〔深夜特急1〕 沢木耕太郎
〔深夜特急1〕
沢木耕太郎(著)
★★★★★★☆☆☆☆
(内容)
インドのデリーからイギリスのロンドンまで、乗合いバスで行く―。ある日そう思い立った26歳の〈私〉は、仕事をすべて投げ出して旅に出た。途中立ち寄った香港では、街の熱気に酔い痴れて、思わぬ長居をしてしまう。マカオでは、「大小」というサイコロ博奕に魅せられ、あわや…。1年以上にわたるユーラシア放浪が、今始まった。いざ、遠路2万キロ彼方のロンドンへ。
本文より「私は大小に心を残しながら、自分を上手になだめてマカオから去ろうとしている。

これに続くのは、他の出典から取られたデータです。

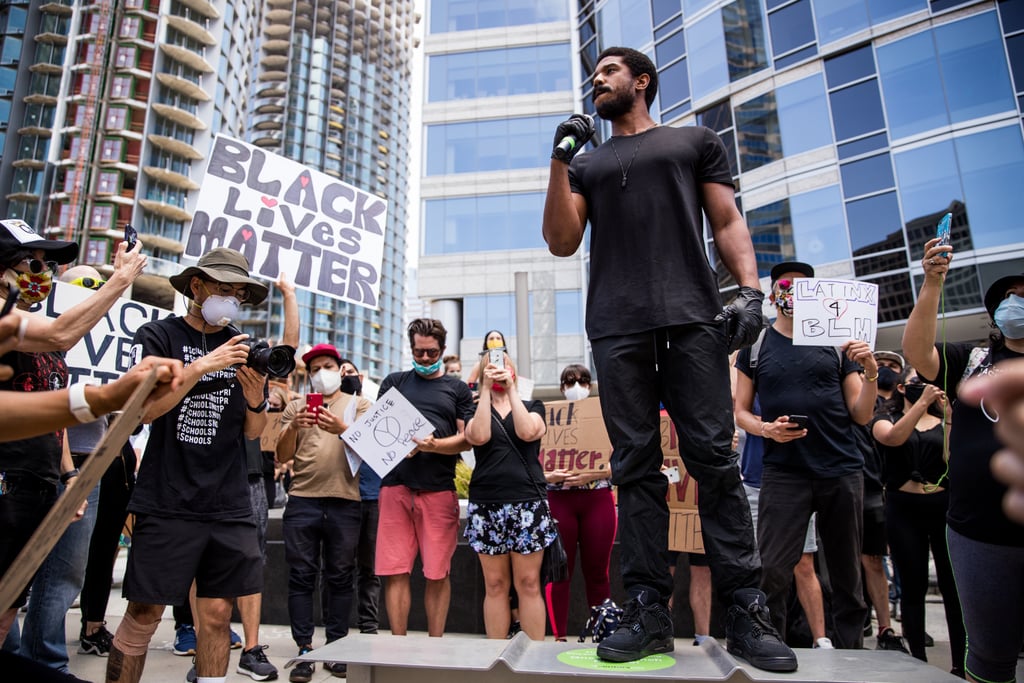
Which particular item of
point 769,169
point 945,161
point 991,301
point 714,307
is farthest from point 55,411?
point 769,169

冷静に判断すれば、カジノ相手の博打に勝ち越せるわけがないといえる。
千ドルや二千ドルの金など、負けはじめればまたたくまになくなってしまうだろう。
やめて帰ろうという判断は確かに賢明だ。しかし、その賢明さにいったいどんな意味があるというのだろう。
大敗すれば金がなくなる。金がなくなれば旅はを続けられなくなる。だが、それなら旅をやめればいいのではないか?
私がのぞんだのは賢明な旅ではなかったはずだ。むしろ、中途半端な賢明さから脱して、徹底した酔狂の側に
身を委ねようとしたはずなのだ。